When asked what he hopes the scientific community learned from the government response to COVID-19, Dr. Joffe said: “There is so much. What I have learned may be more appropriate to comment upon. One, medical and public health so-called ‘experts’ were not trained to manage a public emergency. Rediscovering the emergency management process was my greatest lesson.
“If this had been used, lockdowns, mandates, fear, and collateral damage could have been avoided with far better outcomes for population wellbeing,” he said.
“Two, it was alarming to me how susceptible society, leaders, and medical professionals were to groupthink and mass formation. Fear is a powerful emotion that interrupts clear thinking and decision-making. Formation of crowd mentality is a scary phenomenon.

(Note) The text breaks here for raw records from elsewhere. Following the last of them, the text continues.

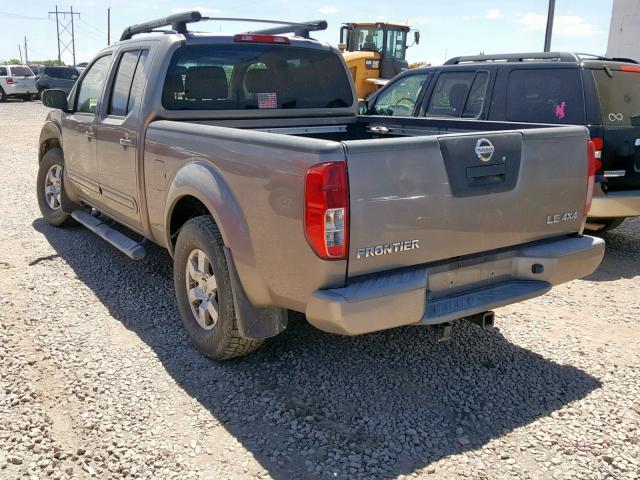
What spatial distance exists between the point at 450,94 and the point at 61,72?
29632mm

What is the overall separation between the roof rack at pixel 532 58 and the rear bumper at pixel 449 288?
10.7ft

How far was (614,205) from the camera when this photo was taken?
5.83 metres

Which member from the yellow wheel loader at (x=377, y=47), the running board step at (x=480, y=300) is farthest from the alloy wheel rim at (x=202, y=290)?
the yellow wheel loader at (x=377, y=47)

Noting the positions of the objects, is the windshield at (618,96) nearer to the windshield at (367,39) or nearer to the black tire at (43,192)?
the black tire at (43,192)

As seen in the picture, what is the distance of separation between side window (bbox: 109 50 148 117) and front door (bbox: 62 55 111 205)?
28 cm

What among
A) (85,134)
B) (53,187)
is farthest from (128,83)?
(53,187)

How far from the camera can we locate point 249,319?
338 centimetres

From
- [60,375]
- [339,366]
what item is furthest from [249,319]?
[60,375]

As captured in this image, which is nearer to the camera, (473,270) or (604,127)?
(473,270)

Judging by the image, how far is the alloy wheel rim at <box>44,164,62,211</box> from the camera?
6672 mm

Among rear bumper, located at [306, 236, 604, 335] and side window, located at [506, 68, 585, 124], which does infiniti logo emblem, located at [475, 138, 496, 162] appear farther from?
side window, located at [506, 68, 585, 124]

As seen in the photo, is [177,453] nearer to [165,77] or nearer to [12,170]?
[165,77]

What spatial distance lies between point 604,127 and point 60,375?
5.12 meters

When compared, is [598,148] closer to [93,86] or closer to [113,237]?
[113,237]
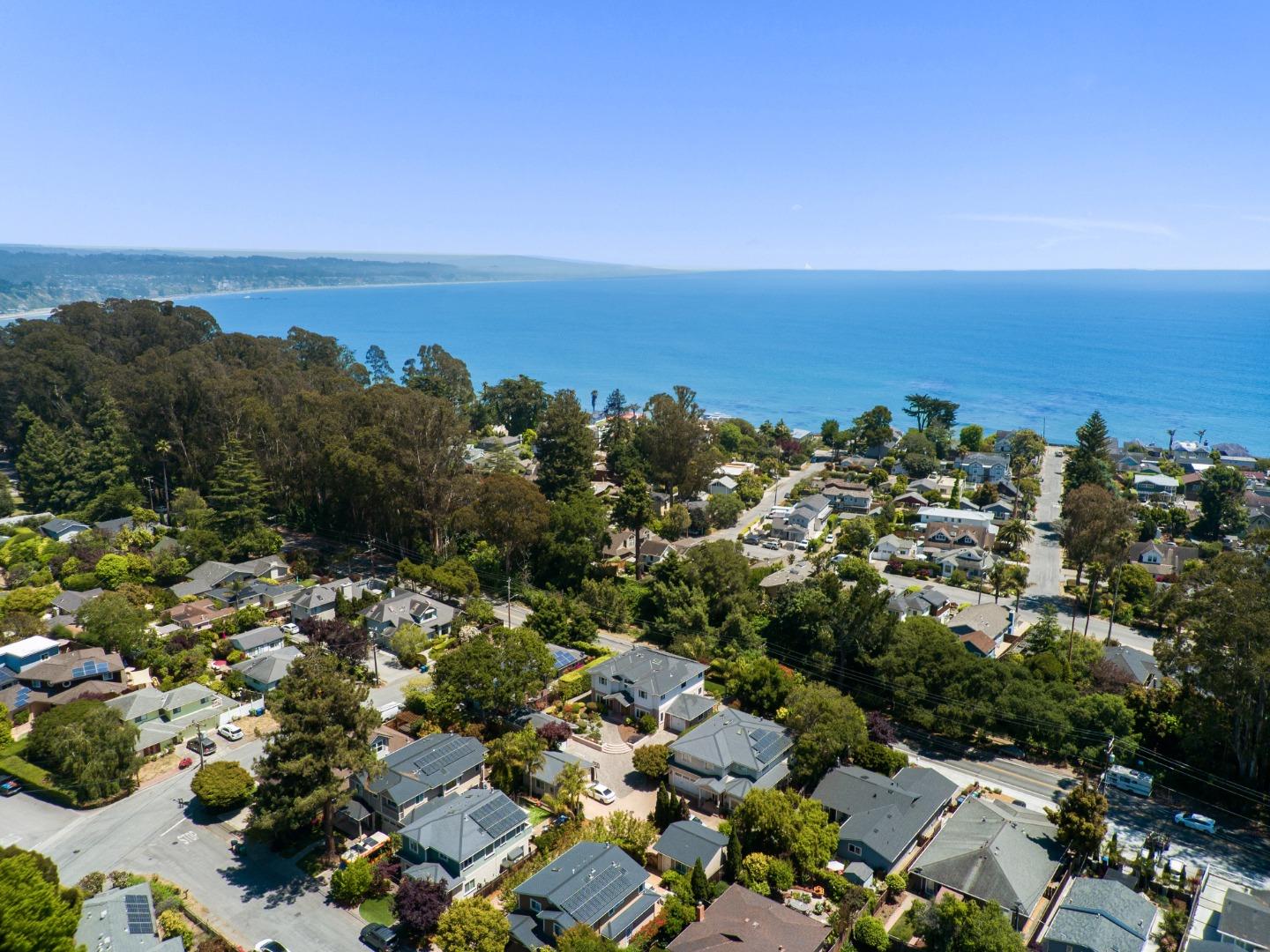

“Three, censorship and denigration of alternative evidence-based perspectives is against the scientific method and have stained the reputability of institutions during this pandemic. It will take work to earn back trust.”
Mr. Bass said he isn’t sure the scientific community learned anything at all.
“Everything was wrong. I mean, they literally got almost everything wrong. The whole institutional solutions need to be reformed,” he said.
“If you’re systematically making errors in one direction, it’s not random, right? So, you have to prevent whatever is causing that sort of bias. It’s not enough to say the [Centers for Disease Control and Prevention] should do something different. The CDC should be something different.”